“Quick, go like my picture,” said a girl to her friend. “Oh, I must have missed it, when did you post it?” her friend replies. “Just now.”
This exchange of words is progressively becoming more popular among today’s youth as the era of social media continues to alter our sense of priorities and sets up a falsified reality.
We have fallen victim to the idea that we must uphold a certain image of ourselves in order to maintain a consistent image to others.
Although all social media outlets are guilty of perpetuating this, Facebook and Instagram are predominantly the gateways to these parallel universes.
These media platforms can be very beneficial in keeping in touch with people that would otherwise become ghosts of your past. They are also helpful for classes and events; let’s be real, we wouldn’t remember most people’s birthdays without it.
At the same time, social media allows people to create any image of themselves they want, thus creating an inaccurate representation.
The problem with this is it only shows one side of someone’s experience and what is exposed is completely in the hands of the user.
Someone could come off as seeming happy when they may actually be struggling. The deceptive nature of social media also has the potential to mislead anyone who views these posts. Seeing friends post about their seemingly happy lives makes us question our own experiences.
Speaking from personal experience, it can really affect someone’s mindset who may not be doing well themselves. During high school I deleted my Facebook for two years after finding myself comparing my life to everyone else’s supposed happiness, as I was struggling with my own.
The idea that other people’s happiness can cause others sadness is no new concept. Montesquieu said “If we only wanted to be happy it would be easy; but we want to be happier than other people, which is almost always difficult, since we think them happier than they are.”
By showcasing the most positive, joy-filled moments of people’s lives, social media is exploiting the Achilles heel of human nature.

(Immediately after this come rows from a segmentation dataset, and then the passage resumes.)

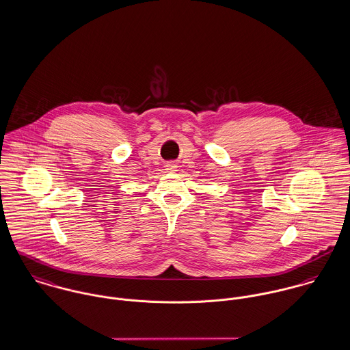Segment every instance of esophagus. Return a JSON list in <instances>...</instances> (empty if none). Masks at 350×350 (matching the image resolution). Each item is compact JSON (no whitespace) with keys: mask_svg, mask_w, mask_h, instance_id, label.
<instances>
[{"mask_svg":"<svg viewBox=\"0 0 350 350\" xmlns=\"http://www.w3.org/2000/svg\"><path fill=\"white\" fill-rule=\"evenodd\" d=\"M166 170H167V172H176V170H177V166H176L174 163H167V165H166Z\"/></svg>","mask_w":350,"mask_h":350,"instance_id":"1","label":"esophagus"}]
</instances>
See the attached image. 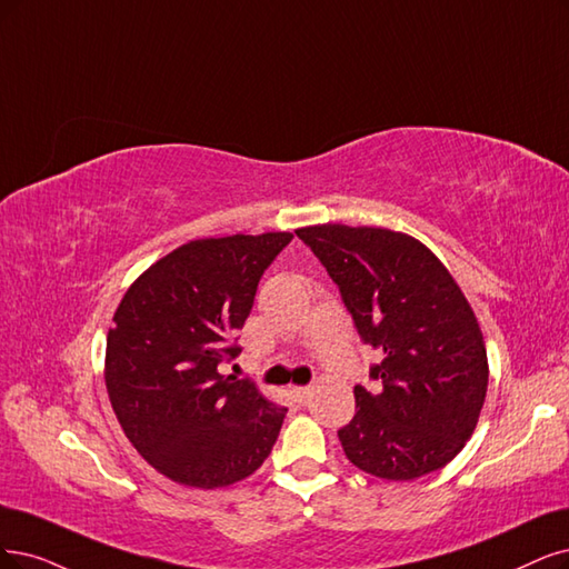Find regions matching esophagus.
Here are the masks:
<instances>
[{
	"mask_svg": "<svg viewBox=\"0 0 569 569\" xmlns=\"http://www.w3.org/2000/svg\"><path fill=\"white\" fill-rule=\"evenodd\" d=\"M290 396L296 398V401H298L300 406H305V403L309 401L311 389H309V387H290Z\"/></svg>",
	"mask_w": 569,
	"mask_h": 569,
	"instance_id": "obj_1",
	"label": "esophagus"
}]
</instances>
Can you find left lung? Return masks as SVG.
I'll list each match as a JSON object with an SVG mask.
<instances>
[{"label":"left lung","instance_id":"obj_1","mask_svg":"<svg viewBox=\"0 0 569 569\" xmlns=\"http://www.w3.org/2000/svg\"><path fill=\"white\" fill-rule=\"evenodd\" d=\"M296 234L338 286L375 391L356 385L338 431L347 459L385 480L443 469L471 438L488 391V353L473 311L433 252L401 231L319 224Z\"/></svg>","mask_w":569,"mask_h":569}]
</instances>
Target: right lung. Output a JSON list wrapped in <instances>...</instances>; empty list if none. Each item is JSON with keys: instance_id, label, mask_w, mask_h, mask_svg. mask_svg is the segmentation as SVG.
Returning <instances> with one entry per match:
<instances>
[{"instance_id": "1", "label": "right lung", "mask_w": 569, "mask_h": 569, "mask_svg": "<svg viewBox=\"0 0 569 569\" xmlns=\"http://www.w3.org/2000/svg\"><path fill=\"white\" fill-rule=\"evenodd\" d=\"M290 241L288 231L189 241L147 269L114 313L112 408L136 450L180 486H231L277 443L288 410L220 363L241 353L258 283Z\"/></svg>"}]
</instances>
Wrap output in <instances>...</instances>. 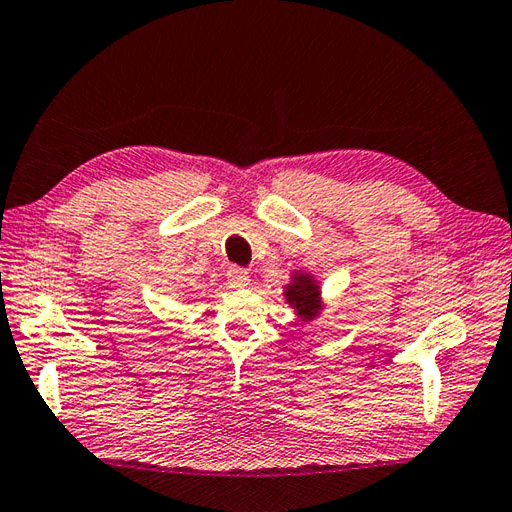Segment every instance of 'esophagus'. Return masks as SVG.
Wrapping results in <instances>:
<instances>
[{
	"mask_svg": "<svg viewBox=\"0 0 512 512\" xmlns=\"http://www.w3.org/2000/svg\"><path fill=\"white\" fill-rule=\"evenodd\" d=\"M227 281L231 288H242V285L248 283V270H244L240 266H231L227 270Z\"/></svg>",
	"mask_w": 512,
	"mask_h": 512,
	"instance_id": "1",
	"label": "esophagus"
}]
</instances>
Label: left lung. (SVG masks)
Returning <instances> with one entry per match:
<instances>
[{"label":"left lung","mask_w":512,"mask_h":512,"mask_svg":"<svg viewBox=\"0 0 512 512\" xmlns=\"http://www.w3.org/2000/svg\"><path fill=\"white\" fill-rule=\"evenodd\" d=\"M303 279V277H301ZM288 296V301L292 307H296L303 314V318H314L316 310H318V285L310 283V281H301V283H294L285 292Z\"/></svg>","instance_id":"1"}]
</instances>
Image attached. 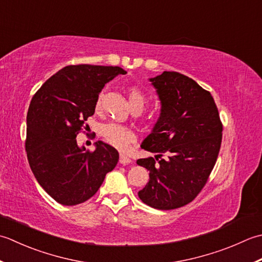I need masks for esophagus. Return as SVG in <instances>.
Returning <instances> with one entry per match:
<instances>
[{"label": "esophagus", "mask_w": 262, "mask_h": 262, "mask_svg": "<svg viewBox=\"0 0 262 262\" xmlns=\"http://www.w3.org/2000/svg\"><path fill=\"white\" fill-rule=\"evenodd\" d=\"M132 161L131 159L127 157V156H125V155H123V154H121L120 155V163L122 164V165H126V164H130Z\"/></svg>", "instance_id": "esophagus-1"}]
</instances>
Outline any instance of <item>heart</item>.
<instances>
[{"label": "heart", "mask_w": 262, "mask_h": 262, "mask_svg": "<svg viewBox=\"0 0 262 262\" xmlns=\"http://www.w3.org/2000/svg\"><path fill=\"white\" fill-rule=\"evenodd\" d=\"M127 97H129V103L132 110L142 111L145 108L147 104V98L141 90L135 87L130 88L127 90ZM101 98H103V93L99 94L97 101H96V106L97 107L100 106ZM98 133L106 142L117 149H125L131 142L136 140V133L131 127L120 123H115V122H107V123L100 124Z\"/></svg>", "instance_id": "b5f03b06"}]
</instances>
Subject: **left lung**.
I'll return each instance as SVG.
<instances>
[{"label": "left lung", "instance_id": "left-lung-1", "mask_svg": "<svg viewBox=\"0 0 262 262\" xmlns=\"http://www.w3.org/2000/svg\"><path fill=\"white\" fill-rule=\"evenodd\" d=\"M149 81L162 108L141 143L156 156L137 161L149 170V182L138 195L155 209L170 210L188 205L207 183L221 149L223 124L211 94L193 79L164 71Z\"/></svg>", "mask_w": 262, "mask_h": 262}]
</instances>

In a Stanford study, researchers asked 80 freshman to report whether they or their peers had recently experienced various negative and positive emotional events. Time and again, the subjects underestimated how many negative experiences their peers were having. They also overestimated how much fun these same peers were having.

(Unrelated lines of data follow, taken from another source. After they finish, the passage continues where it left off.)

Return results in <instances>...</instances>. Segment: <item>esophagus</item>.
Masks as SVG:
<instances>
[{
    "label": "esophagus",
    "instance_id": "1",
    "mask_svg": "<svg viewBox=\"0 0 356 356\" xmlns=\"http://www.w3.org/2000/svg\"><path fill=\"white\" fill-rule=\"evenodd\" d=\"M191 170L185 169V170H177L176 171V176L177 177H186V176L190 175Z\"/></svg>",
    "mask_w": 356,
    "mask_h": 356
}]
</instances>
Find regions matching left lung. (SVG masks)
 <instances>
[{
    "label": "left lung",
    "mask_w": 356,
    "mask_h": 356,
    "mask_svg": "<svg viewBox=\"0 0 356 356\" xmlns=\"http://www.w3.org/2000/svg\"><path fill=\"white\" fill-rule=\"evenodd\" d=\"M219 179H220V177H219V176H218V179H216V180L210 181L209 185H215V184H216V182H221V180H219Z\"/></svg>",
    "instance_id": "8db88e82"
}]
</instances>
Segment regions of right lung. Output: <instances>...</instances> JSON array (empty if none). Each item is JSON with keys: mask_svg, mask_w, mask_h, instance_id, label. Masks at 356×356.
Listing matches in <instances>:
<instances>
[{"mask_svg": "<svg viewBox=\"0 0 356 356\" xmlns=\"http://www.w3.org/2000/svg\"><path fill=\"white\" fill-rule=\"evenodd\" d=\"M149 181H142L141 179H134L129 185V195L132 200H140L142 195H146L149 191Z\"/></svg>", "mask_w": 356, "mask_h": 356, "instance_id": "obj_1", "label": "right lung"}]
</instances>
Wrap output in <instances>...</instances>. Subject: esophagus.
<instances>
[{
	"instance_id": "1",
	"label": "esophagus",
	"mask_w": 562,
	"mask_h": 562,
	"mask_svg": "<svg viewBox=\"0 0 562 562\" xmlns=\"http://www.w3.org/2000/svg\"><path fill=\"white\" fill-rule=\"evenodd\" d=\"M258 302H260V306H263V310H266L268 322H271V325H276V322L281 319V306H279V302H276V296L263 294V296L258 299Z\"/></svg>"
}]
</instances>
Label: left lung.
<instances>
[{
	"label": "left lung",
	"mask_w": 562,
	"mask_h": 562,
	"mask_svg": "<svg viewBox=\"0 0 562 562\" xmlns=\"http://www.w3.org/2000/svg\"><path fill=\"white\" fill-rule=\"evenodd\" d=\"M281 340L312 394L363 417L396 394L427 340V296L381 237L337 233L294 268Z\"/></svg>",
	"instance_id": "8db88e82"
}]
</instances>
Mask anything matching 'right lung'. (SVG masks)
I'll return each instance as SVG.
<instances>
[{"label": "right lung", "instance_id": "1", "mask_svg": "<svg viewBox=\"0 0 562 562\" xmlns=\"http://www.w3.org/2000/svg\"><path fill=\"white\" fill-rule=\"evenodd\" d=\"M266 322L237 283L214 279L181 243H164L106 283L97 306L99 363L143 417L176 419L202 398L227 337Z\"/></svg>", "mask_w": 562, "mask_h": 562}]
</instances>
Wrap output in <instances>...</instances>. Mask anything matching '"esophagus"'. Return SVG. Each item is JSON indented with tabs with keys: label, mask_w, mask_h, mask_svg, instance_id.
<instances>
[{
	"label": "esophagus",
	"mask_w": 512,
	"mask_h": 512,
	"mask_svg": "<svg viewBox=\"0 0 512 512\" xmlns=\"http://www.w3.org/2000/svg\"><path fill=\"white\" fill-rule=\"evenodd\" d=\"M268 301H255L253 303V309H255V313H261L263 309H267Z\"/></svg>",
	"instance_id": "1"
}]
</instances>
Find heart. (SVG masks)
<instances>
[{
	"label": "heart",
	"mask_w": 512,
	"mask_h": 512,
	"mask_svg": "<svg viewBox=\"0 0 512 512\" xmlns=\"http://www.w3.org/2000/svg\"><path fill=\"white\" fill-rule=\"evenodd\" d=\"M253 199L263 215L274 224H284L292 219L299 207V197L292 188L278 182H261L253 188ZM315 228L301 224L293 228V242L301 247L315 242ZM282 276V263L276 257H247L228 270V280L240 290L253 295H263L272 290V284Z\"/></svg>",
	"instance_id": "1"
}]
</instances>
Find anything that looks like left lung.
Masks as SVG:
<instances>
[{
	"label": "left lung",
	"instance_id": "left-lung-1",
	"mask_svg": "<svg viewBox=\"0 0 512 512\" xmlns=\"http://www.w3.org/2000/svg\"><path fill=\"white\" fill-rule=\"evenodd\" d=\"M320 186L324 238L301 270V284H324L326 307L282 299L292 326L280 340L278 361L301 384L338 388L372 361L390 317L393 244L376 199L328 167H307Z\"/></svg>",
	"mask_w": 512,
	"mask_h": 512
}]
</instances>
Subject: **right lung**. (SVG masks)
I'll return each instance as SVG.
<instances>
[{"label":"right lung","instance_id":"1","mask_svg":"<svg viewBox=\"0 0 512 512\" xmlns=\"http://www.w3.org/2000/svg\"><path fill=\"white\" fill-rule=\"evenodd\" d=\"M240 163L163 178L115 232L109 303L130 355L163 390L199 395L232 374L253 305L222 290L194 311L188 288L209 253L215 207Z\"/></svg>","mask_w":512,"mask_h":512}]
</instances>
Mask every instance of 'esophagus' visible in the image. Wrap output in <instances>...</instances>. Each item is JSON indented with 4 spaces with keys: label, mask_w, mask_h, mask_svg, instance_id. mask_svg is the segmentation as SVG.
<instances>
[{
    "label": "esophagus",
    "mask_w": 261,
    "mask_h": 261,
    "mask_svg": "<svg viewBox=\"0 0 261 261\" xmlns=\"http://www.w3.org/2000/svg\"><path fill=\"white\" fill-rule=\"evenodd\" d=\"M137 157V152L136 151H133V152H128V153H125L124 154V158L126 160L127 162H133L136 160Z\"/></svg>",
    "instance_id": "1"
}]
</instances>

In another sample of 140 students, researchers found students were unable to accurately gauge others’ happiness even when they were evaluating the moods of people they were close to.
In a third study also by Stanford, they found that the more students underestimated others’ negative emotions, the more they tended to report feeling lonely and brooding over their own miseries.
In the past week, an Australian teenager with more than 612,000 Instagram followers radically rewrote her “self-promoting” history on social media. Essena O’Neill, 18, said she was able to make an impressive income from marketing products to her followers.
She describes Instagram as “contrived perfection made to get attention” and deleted more than 2,000 photos “that served no real purpose other than self-promotion.”
On top of this, she dramatically changed the captions to the remaining photos in a way that shed light on the distortion of social media.
Although debunking social media expectations is progressive in changing the dynamic of the online world, inconsistencies are inevitable according to BBC news.
Some researchers have coined the term “friendship paradox” meaning that no matter what, there will always be people on social media happier and more successful than you.
According to Nathan Hodas at the University of Southern California, the friendship paradox holds true for more than 98 percent of Twitter users.
With all of this in mind, it’s important to remind ourselves that there are many differing realities that people have, and the one that is portrayed on social media is not an accurate representation of their entire being.